◆ Selected text ◆
After a mission to retrieve plutonium from the black market goes wrong, Ethan Hunt must now race against time to track them - working with a CIA assassin (Henry Cavill) who has his own agenda - before they're turned into viable nuclear bombs.


 


What's set the Mission: Impossible franchise apart from others isn't just Tom Cruise's ability to run full-sprint in every film, but how each director truly brings a unique aesthetic to each movie that's incorporated into the whole. Brian DePalma's opening salvo was a twisty psychodrama with Cruise - fresh-faced, though he was - sprinting around Europe with a look of utter panic in his eyes. John Woo, meanwhile, co-opted music videos of the '00s for his look whilst Brad Bird used his animation roots to give a cartoonish sensibility in 'Ghost Protocol'. With 'Fallout', Christopher McQuarrie has burned away the extraneous elements of the series - typified by Jeremy Renner's character - and comes back with the most focused instalment of the series. Six movies in, there's few franchises that can say that.

◆ Given records ◆
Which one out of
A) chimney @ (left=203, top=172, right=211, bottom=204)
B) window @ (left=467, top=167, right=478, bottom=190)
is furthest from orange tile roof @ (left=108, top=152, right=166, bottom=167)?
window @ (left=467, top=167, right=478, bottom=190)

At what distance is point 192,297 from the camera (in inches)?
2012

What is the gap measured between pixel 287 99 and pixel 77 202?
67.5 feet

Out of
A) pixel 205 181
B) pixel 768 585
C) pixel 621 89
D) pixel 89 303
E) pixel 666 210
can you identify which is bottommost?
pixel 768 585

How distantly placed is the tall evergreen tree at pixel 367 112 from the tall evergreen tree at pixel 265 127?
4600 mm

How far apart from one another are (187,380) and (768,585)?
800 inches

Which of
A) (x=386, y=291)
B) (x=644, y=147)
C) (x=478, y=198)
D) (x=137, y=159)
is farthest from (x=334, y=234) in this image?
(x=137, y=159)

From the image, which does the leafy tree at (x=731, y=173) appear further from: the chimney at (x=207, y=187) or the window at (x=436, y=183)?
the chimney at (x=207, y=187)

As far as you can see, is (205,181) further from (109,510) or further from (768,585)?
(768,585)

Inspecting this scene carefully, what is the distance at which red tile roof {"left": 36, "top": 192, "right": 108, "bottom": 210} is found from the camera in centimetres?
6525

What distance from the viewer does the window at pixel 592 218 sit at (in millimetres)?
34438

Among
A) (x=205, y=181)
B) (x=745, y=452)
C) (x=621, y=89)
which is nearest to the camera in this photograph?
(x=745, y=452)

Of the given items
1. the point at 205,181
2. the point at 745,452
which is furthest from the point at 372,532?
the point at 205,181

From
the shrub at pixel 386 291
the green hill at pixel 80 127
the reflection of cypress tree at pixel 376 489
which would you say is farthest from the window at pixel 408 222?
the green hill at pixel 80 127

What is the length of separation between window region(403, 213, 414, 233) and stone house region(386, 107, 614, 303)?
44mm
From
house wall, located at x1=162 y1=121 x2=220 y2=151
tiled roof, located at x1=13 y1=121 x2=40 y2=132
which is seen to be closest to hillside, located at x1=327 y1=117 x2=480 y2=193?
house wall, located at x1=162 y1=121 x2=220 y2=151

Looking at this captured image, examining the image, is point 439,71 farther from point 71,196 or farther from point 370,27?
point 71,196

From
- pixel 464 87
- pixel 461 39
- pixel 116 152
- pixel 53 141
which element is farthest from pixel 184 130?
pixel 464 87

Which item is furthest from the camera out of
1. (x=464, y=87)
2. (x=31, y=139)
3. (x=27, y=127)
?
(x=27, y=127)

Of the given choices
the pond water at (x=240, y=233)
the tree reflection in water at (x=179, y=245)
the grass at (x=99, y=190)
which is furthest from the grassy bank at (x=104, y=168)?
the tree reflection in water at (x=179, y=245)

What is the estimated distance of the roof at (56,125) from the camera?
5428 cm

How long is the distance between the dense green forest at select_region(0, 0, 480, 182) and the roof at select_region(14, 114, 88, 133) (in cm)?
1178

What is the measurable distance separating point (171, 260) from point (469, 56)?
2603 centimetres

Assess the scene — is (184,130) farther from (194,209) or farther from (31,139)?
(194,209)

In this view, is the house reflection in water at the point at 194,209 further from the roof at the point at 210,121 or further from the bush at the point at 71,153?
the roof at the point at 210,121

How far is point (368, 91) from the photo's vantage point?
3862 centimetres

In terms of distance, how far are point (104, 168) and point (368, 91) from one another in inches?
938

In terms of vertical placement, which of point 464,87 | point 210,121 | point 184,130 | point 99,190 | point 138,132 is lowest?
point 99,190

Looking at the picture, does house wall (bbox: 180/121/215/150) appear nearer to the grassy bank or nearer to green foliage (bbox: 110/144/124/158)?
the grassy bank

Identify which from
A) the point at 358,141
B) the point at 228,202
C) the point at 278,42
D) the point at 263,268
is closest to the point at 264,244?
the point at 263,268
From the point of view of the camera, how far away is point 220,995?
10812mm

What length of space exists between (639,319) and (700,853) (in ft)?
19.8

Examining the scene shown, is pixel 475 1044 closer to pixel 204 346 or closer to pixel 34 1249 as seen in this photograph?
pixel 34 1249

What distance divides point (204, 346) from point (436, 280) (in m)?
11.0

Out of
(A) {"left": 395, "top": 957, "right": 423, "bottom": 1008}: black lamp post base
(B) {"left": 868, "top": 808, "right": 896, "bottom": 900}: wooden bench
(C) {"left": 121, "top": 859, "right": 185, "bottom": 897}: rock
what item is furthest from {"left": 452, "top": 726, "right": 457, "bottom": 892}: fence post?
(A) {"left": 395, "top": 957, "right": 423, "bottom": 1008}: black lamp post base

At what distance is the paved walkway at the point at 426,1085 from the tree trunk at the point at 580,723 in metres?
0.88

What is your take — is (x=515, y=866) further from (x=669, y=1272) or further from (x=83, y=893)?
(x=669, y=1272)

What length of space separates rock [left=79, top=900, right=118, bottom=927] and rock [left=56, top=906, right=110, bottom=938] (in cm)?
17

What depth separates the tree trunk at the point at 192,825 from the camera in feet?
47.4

◆ Your objective ◆
Can you copy out the whole Mission: Impossible review from above, word for word?

◆ Finished task ◆
After a mission to retrieve plutonium from the black market goes wrong, Ethan Hunt must now race against time to track them - working with a CIA assassin (Henry Cavill) who has his own agenda - before they're turned into viable nuclear bombs.


 


What's set the Mission: Impossible franchise apart from others isn't just Tom Cruise's ability to run full-sprint in every film, but how each director truly brings a unique aesthetic to each movie that's incorporated into the whole. Brian DePalma's opening salvo was a twisty psychodrama with Cruise - fresh-faced, though he was - sprinting around Europe with a look of utter panic in his eyes. John Woo, meanwhile, co-opted music videos of the '00s for his look whilst Brad Bird used his animation roots to give a cartoonish sensibility in 'Ghost Protocol'. With 'Fallout', Christopher McQuarrie has burned away the extraneous elements of the series - typified by Jeremy Renner's character - and comes back with the most focused instalment of the series. Six movies in, there's few franchises that can say that.